According to a government source, Brazilian President Jair Bolsonaro urged Pfizer Inc on Monday to accelerate the delivery of COVID-19 vaccinations, in order to speed up a sluggish national vaccination program.
According to testimony before a Senate inquiry investigating delays in vaccination the country with the world’s second-deadliest outbreak, Bolsonaro turned down vaccine offers from Pfizer last year.
According to the president’s office, Bolsonaro, his chief of staff, and ministers of health and international affairs held a conference conversation with Pfizer Brasil Chief Executive Marta Diez and Pfizer Latin America Chief Executive Carlos Murillo.

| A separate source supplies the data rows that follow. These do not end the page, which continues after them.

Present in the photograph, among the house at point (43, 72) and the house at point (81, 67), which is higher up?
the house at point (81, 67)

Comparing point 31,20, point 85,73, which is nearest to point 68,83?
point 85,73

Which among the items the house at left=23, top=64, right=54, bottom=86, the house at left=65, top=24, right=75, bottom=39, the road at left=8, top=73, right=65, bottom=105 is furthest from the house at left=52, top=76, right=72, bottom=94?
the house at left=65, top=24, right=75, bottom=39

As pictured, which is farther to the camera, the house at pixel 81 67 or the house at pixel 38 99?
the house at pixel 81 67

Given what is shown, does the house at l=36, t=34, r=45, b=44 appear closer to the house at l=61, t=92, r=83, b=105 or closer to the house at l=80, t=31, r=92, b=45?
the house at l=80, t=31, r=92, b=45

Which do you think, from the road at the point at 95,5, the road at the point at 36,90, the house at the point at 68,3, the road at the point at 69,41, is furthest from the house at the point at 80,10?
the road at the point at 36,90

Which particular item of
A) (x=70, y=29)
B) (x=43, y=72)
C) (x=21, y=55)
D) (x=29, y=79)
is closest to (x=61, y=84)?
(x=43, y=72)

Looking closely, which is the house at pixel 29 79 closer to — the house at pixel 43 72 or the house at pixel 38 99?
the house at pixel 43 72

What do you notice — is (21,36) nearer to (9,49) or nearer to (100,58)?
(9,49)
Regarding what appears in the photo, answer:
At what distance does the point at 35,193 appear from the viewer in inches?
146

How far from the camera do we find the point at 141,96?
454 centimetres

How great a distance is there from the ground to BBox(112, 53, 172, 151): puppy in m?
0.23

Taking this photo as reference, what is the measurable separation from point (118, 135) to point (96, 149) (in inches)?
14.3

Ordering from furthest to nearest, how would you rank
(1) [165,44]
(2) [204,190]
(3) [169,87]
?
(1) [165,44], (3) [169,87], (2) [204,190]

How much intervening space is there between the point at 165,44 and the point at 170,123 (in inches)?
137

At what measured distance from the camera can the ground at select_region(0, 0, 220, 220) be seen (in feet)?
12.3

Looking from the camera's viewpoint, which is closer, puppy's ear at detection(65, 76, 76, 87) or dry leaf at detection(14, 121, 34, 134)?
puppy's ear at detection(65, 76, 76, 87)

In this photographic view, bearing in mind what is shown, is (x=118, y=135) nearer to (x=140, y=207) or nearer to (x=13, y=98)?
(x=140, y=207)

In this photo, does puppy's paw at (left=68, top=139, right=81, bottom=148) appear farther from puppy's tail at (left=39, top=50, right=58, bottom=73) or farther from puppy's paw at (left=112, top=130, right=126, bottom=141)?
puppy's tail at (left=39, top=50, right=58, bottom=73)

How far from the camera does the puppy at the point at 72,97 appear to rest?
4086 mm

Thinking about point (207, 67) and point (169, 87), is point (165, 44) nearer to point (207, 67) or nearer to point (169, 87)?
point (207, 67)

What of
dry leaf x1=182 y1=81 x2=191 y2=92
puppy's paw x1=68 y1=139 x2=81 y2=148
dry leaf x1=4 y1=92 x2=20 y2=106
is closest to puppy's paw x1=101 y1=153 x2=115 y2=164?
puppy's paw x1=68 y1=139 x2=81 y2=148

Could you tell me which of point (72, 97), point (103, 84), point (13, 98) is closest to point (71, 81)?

According to a government official familiar with the situation, Bolsonaro asked Pfizer executives if deliveries for later this year could be moved from the fourth quarter to June.
Pfizer Brasil did not respond to a request for comment on the meeting.
Almost half a million Brazilians have died from COVID-19, yet only 10.3% of the country’s 210 million people have received a first vaccine dose, and just 25% have been fully vaccinated, mainly with vaccines developed by China’s Sinovac Biotech Ltd and AstraZeneca Plc.
Bolsonaro, a vaccine skeptic who opposes social isolation and lockdown, has called for the use of the anti-malaria medicine hydroxychloroquine to treat COVID-19 patients, despite the lack of proof that it is effective.
A Senate commission is looking into the far-right leader’s administration for delays in a vaccine schedule that trails behind several other countries. The government never responded to communications from Pfizer last year proposing to sell vaccines, according to testimony before the commission.
Brazil agreed to buy 100 million doses from Pfizer in March, and the first pills came in late April. A second contract, signed in May, called for the delivery of another 100 million doses in the fourth quarter.